Phase 2 Multi Center Prospective Rand. Double Blind Placebo Cont. Parallel Design Study to Evaluate Safety & Efficacy of Topical Sirolimus for Cutaneous Angiofibromas in Subjects W/ Tuberous Sclerosis Complex Followed by Opt. Open Label
Overview
- Phase
- Phase 2
- Intervention
- Sirolimus 0.2%
- Conditions
- Angiofibroma of Face
- Sponsor
- Aucta Pharmaceuticals, Inc
- Enrollment
- 24
- Locations
- 8
- Primary Endpoint
- The Percentage of Participants Achieved at Least 2-grade Improvement
- Status
- Terminated
- Last Updated
- 5 months ago
Overview
Brief Summary
The objective of this study is to evaluate the safety and efficacy of sirolimus (0.2% and 0.4% formulations) and its vehicle when applied topically once daily for 12 weeks for the treatment of cutaneous angiofibromas in pediatric subjects with tuberous sclerosis complex (TSC).
Detailed Description
This is a Phase 2, randomized, double-blind, placebo-controlled, multicenter study designed to assess the safety and efficacy of topically-applied sirolimus for the treatment of cutaneous angiofibromas in pediatric subjects with TSC. Approximately 45 subjects will be enrolled at investigational sites in the United States (US) and China, though other countries may be added in the future. Approximately 45 subjects who meet the study entry criteria will randomly be assigned in a 1:1:1 ratio to receive 1 of 3 treatments: sirolimus 0.2% ointment, sirolimus 0.4% ointment, or placebo ointment. The randomization is stratified by site. Subjects, or a parent/guardian, will apply the study medication topically to the cutaneous angiofibromas on the face once daily at night before going to bed for 12 weeks. Subjects who complete the double-blind phase of the study, with an overall compliance rate \>80% as determined by the dosing diary, will be offered entry into an open-label period for an additional 12 weeks. The maximum study duration for each subject will be approximately 30 weeks and includes a screening period of up to 4 weeks, a blinded treatment period of 12 weeks, optional open-label period of 12 weeks, and a follow-up period of 2 weeks. An interim analysis will be performed when all subjects have completed the double-blind phase (Visit 5 - Week 12). The data will be unblinded to assess for efficacy and results reported.
Investigators
Eligibility Criteria
Inclusion Criteria
- •Generally healthy males or non-pregnant females aged 2 to 21 years, inclusive, at the time of screening.

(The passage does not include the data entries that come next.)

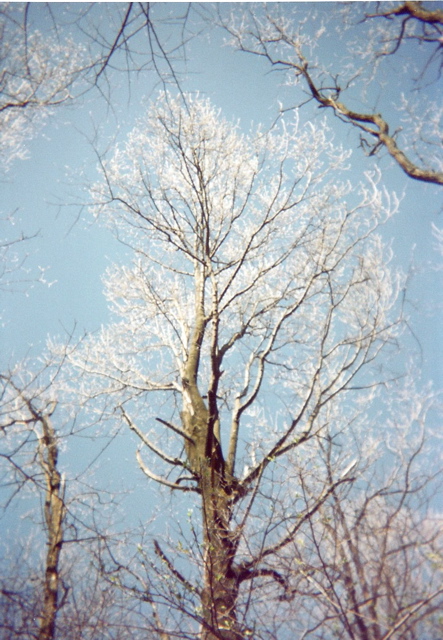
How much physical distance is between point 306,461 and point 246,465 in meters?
1.04

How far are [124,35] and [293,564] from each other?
4.01 metres

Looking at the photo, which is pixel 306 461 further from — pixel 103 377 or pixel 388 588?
pixel 103 377

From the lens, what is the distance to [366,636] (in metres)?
3.27

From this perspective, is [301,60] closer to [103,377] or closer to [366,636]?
[103,377]

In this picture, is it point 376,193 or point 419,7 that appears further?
point 376,193

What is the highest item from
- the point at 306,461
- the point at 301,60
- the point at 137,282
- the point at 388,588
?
the point at 301,60

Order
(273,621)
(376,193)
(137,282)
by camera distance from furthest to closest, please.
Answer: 1. (137,282)
2. (376,193)
3. (273,621)

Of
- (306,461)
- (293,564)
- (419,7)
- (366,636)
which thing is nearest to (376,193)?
(419,7)

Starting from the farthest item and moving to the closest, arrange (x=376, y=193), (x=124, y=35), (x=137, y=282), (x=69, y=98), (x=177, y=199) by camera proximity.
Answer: (x=137, y=282) < (x=177, y=199) < (x=376, y=193) < (x=69, y=98) < (x=124, y=35)

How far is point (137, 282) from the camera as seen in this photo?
569cm

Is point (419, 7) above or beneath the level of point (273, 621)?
above

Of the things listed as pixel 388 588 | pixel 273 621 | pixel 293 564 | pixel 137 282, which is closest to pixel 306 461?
pixel 293 564

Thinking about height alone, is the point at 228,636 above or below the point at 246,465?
below

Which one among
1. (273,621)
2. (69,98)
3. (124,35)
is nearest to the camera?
(124,35)
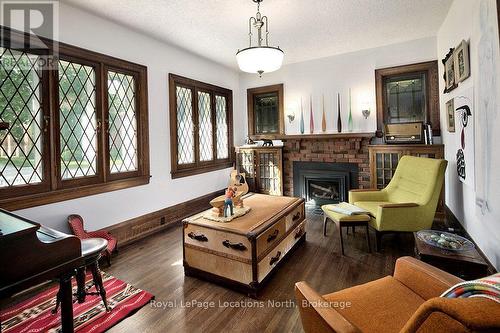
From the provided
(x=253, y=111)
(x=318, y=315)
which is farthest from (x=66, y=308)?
(x=253, y=111)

- •Diagnosis of TSC with visible facial angiofibromas of at least grade 3 up to grade 5, inclusive, based on the IGA.
- •Subjects with 3 or more isolated, measurable lesions of facial angiofibroma, with color grading score ≥2 for each of the 3 lesions.

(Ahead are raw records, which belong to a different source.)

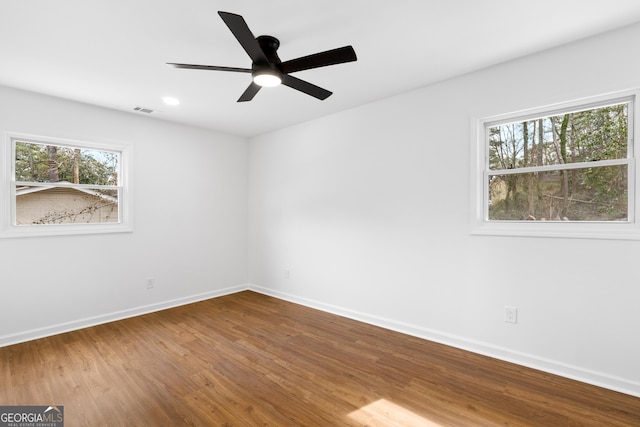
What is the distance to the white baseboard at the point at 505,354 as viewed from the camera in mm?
2178

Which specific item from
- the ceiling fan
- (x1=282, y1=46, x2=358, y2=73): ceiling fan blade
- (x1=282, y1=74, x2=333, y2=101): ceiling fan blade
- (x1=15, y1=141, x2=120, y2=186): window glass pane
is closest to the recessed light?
(x1=15, y1=141, x2=120, y2=186): window glass pane

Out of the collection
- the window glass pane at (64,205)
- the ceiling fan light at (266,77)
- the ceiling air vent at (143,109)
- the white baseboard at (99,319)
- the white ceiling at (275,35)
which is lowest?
the white baseboard at (99,319)

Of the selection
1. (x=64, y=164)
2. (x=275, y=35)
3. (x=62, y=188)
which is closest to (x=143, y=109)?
(x=64, y=164)

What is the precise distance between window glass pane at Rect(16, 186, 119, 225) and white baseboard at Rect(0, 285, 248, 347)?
3.69 feet

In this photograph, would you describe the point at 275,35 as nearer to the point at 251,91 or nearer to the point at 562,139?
the point at 251,91

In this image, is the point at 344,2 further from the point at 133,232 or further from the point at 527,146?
the point at 133,232

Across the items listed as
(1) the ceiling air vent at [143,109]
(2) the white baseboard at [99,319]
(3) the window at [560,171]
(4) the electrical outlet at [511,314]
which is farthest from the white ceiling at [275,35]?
(2) the white baseboard at [99,319]

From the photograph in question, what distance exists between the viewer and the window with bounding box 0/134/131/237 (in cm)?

- •Females of childbearing potential must have a negative urine pregnancy test (or a negative serum pregnancy test if a urine pregnancy test cannot be obtained) (For China, different pregnancy test would be followed) and if sexually active or become sexually active during the study, must agree to use an effective form of birth control for the duration of the study. Females using oral contraceptives must also use a barrier method of contraception during the study. Sexually active male subjects and/or their female partners should also use appropriate contraception.
- •Effective contraception is defined as follows:
- •Oral/implant/injectable/transdermal/estrogenic vaginal ring contraceptives, intrauterine device, condom with spermicide, diaphragm with spermicide.

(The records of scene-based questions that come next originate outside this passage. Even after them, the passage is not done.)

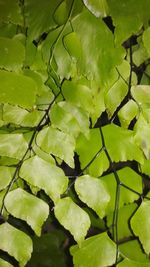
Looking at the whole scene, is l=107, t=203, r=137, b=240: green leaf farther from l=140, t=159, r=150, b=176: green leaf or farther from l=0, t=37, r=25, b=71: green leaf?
l=0, t=37, r=25, b=71: green leaf

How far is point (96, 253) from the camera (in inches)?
23.3

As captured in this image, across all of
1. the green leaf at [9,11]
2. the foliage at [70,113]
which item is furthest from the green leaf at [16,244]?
the green leaf at [9,11]

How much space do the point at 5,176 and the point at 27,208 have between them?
7 centimetres

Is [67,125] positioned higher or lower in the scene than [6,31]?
lower

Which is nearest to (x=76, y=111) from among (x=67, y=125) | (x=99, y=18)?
(x=67, y=125)

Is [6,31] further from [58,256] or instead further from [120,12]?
[58,256]

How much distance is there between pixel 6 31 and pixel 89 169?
30 cm

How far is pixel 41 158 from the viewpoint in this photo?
0.56 metres

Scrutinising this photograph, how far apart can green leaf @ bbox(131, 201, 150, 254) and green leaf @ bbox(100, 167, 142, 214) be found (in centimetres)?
5

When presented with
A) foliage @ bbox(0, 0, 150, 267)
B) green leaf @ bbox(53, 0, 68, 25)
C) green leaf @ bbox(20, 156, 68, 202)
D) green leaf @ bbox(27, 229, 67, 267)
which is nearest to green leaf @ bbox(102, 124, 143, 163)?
foliage @ bbox(0, 0, 150, 267)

- •Abstinence or partner's vasectomy are acceptable if the female agrees to implement one of the other acceptable methods of birth control if her partner changes.
- •The subject and/or their parent or guardian must be willing and able to provide written informed consent/assent.
- •Willing and able to comply with all trial requirements.
- •Subject or parent/guardian must be able to complete the subject self-assessment survey and subject diary in English or another language into which the documents have been officially translated.
Exclusion Criteria
- •Has any chronic or acute medical condition, that in the opinion of the investigator, may pose a risk to the safety of the subject during the trial period, or may interfere with the assessment of safety or efficacy in this trial.
- •Has received oral therapy or topical therapy of an mTOR inhibitor (sirolimus, temsirolimus, or everolimus) within 1 month of Baseline or other dermatological treatment to facial angiofibromas within 1 month of baseline. (Sunscreen is expected to be used in this patient population and is not considered treatment.)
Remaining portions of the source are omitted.